### SUPPLIED MATERIAL ###

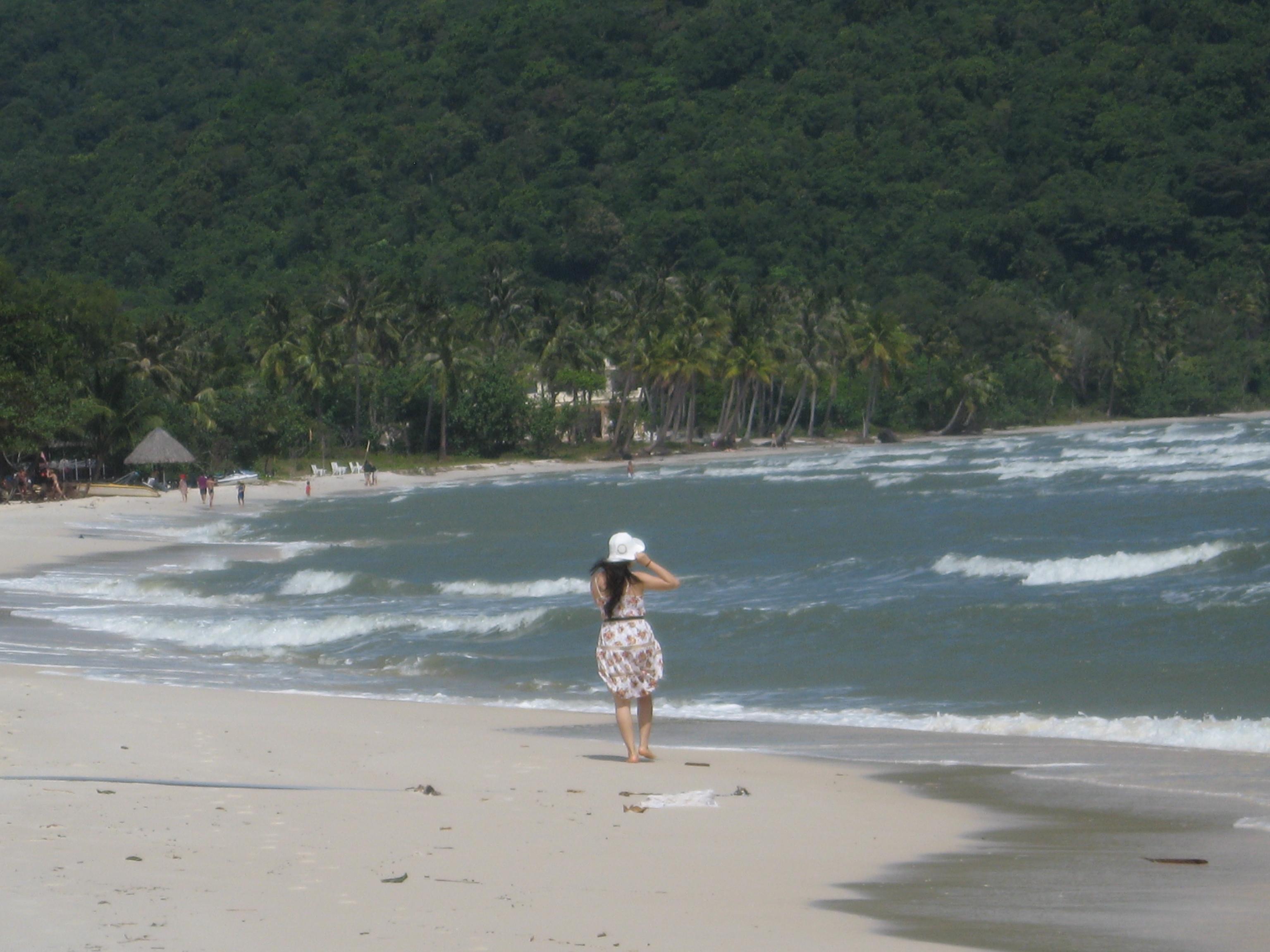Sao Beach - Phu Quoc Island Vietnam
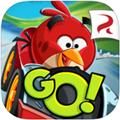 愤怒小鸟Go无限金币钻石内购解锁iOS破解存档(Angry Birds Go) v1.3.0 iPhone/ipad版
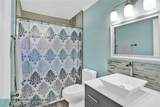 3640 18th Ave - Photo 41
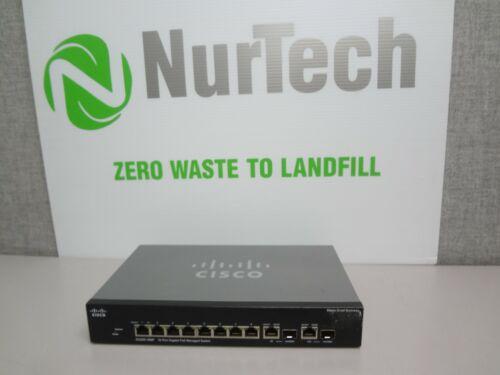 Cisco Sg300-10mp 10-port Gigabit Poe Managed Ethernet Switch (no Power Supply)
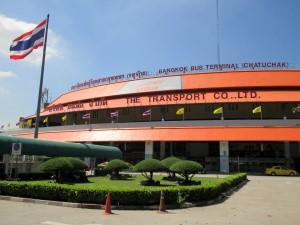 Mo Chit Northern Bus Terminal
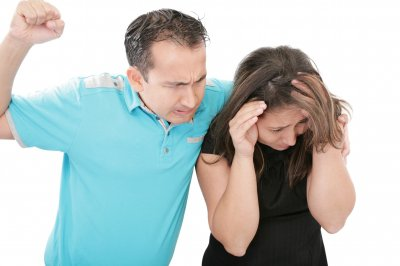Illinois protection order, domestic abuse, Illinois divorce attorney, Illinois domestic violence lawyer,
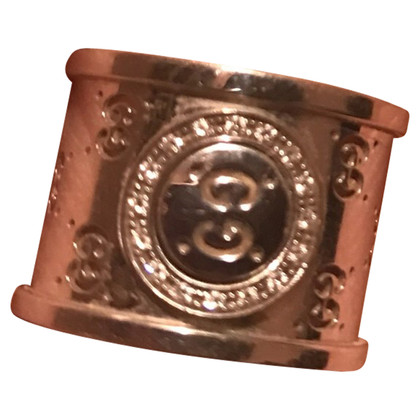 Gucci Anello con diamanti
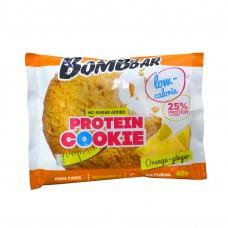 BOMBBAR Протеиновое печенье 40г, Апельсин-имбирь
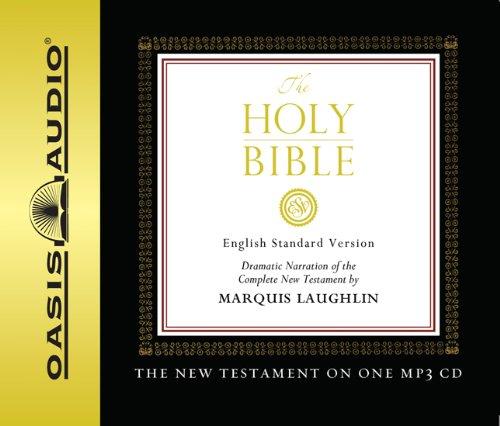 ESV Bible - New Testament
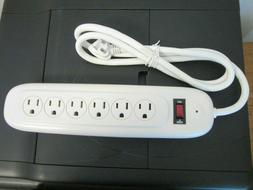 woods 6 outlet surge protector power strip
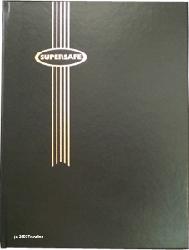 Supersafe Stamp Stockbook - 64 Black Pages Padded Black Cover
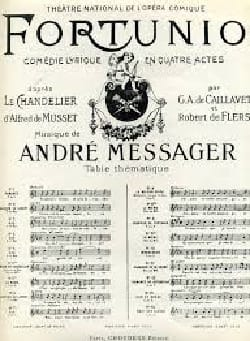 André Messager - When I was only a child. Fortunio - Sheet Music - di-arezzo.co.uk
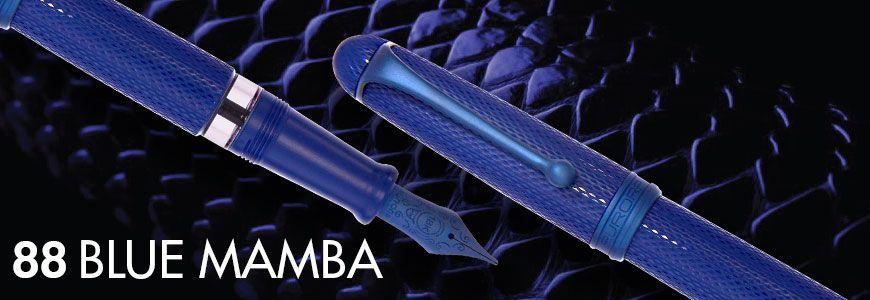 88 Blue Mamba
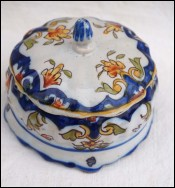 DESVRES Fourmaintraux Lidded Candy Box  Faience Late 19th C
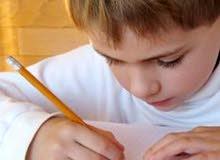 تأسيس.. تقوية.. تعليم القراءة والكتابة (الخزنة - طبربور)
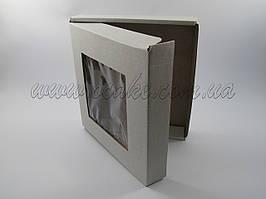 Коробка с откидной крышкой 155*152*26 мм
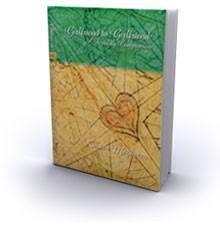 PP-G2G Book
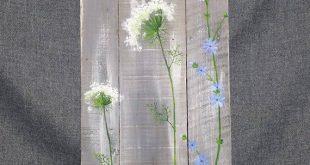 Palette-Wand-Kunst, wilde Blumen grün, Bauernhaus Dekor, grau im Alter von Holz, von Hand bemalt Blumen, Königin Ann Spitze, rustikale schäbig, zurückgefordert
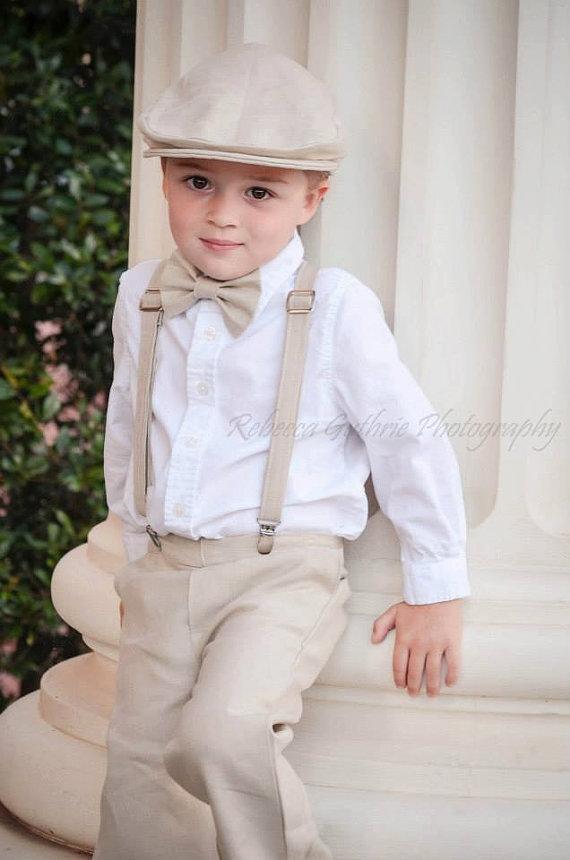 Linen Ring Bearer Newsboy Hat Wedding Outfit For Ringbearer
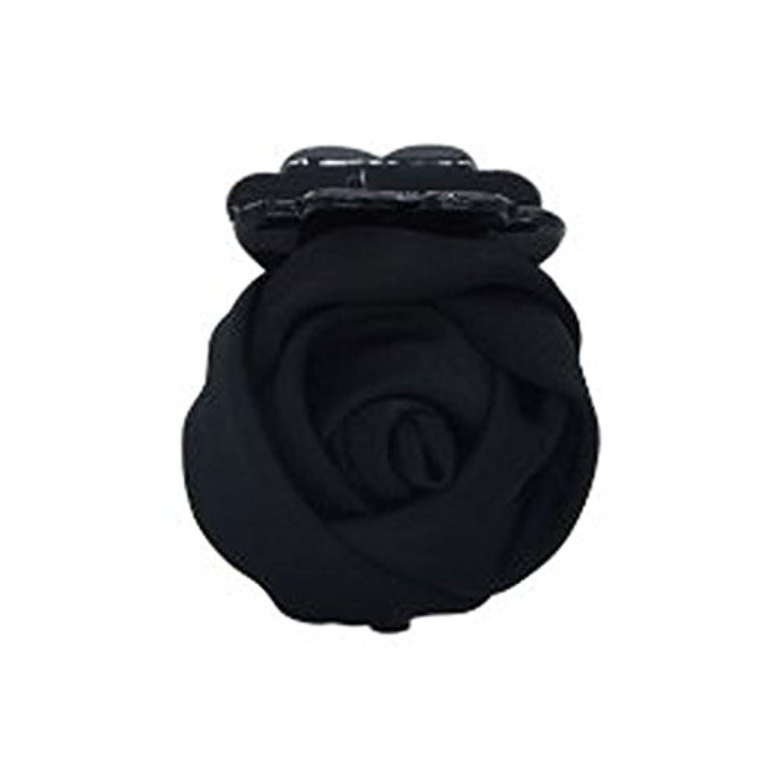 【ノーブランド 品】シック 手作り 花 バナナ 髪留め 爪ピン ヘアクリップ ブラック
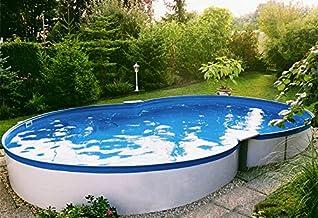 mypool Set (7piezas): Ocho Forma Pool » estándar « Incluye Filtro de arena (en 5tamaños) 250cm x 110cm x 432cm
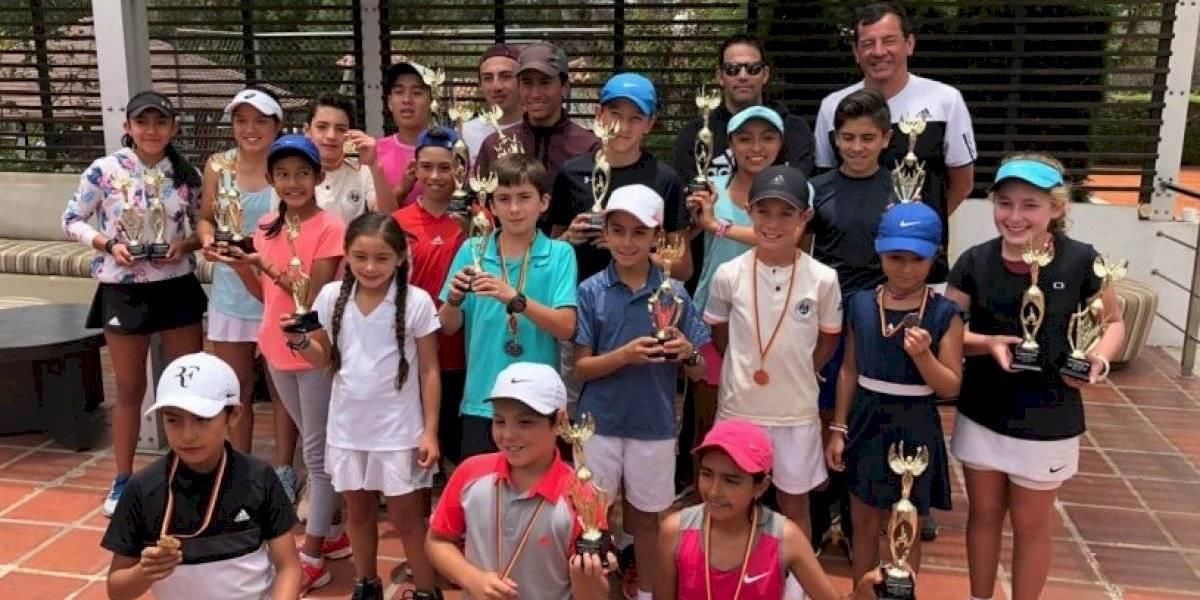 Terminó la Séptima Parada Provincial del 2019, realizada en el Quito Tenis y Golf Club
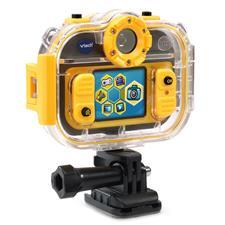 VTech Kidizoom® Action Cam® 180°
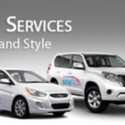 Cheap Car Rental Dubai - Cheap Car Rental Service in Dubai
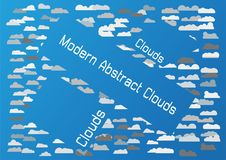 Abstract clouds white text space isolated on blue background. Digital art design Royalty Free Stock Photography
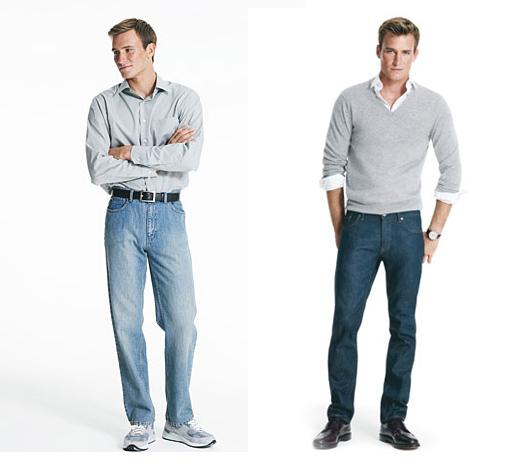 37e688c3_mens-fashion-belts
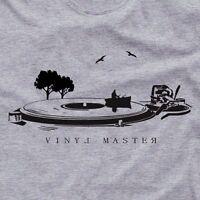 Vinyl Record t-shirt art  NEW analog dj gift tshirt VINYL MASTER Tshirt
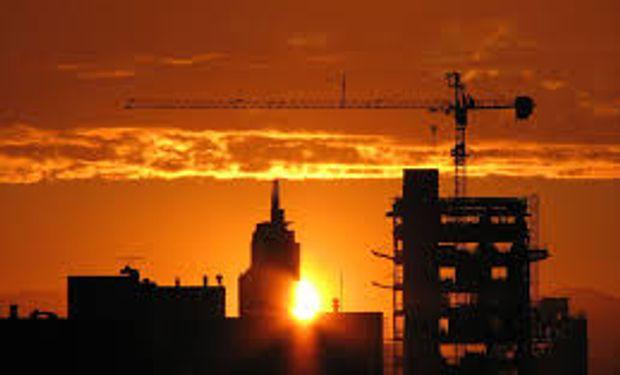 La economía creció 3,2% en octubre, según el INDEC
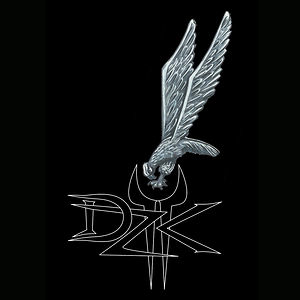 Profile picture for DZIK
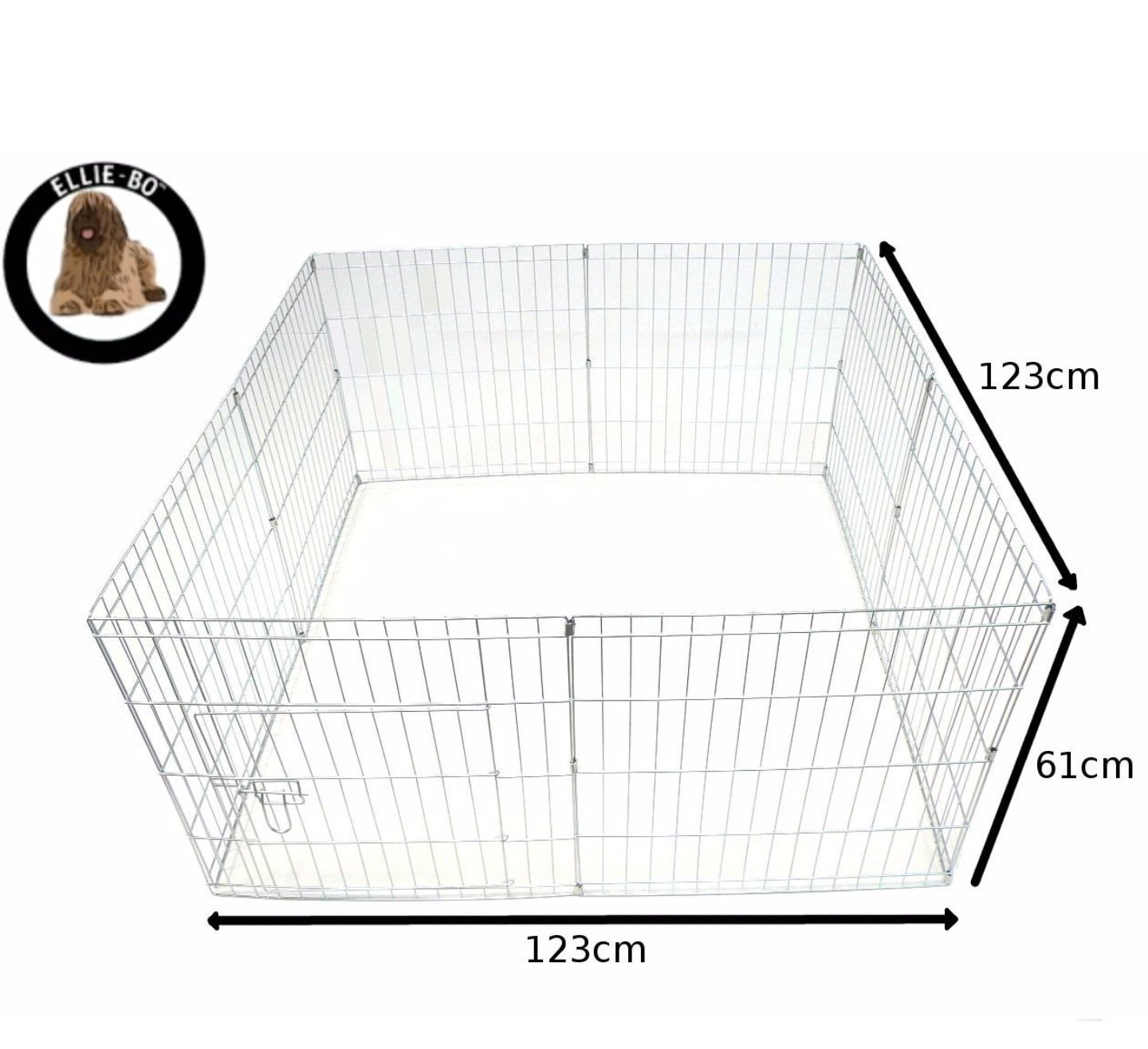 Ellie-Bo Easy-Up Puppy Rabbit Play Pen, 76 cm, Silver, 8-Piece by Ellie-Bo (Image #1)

###

- WORK REQUEST -
Stop at the line containing "Mo Chit Northern Bus Terminal" and include it. Everything from the first line of the material up to there is to be repeated exactly, leaving out pictures.

- RESPONSE BOX -
Sao Beach - Phu Quoc Island Vietnam
 愤怒小鸟Go无限金币钻石内购解锁iOS破解存档(Angry Birds Go) v1.3.0 iPhone/ipad版
 3640 18th Ave - Photo 41
 Cisco Sg300-10mp 10-port Gigabit Poe Managed Ethernet Switch (no Power Supply)
 Mo Chit Northern Bus Terminal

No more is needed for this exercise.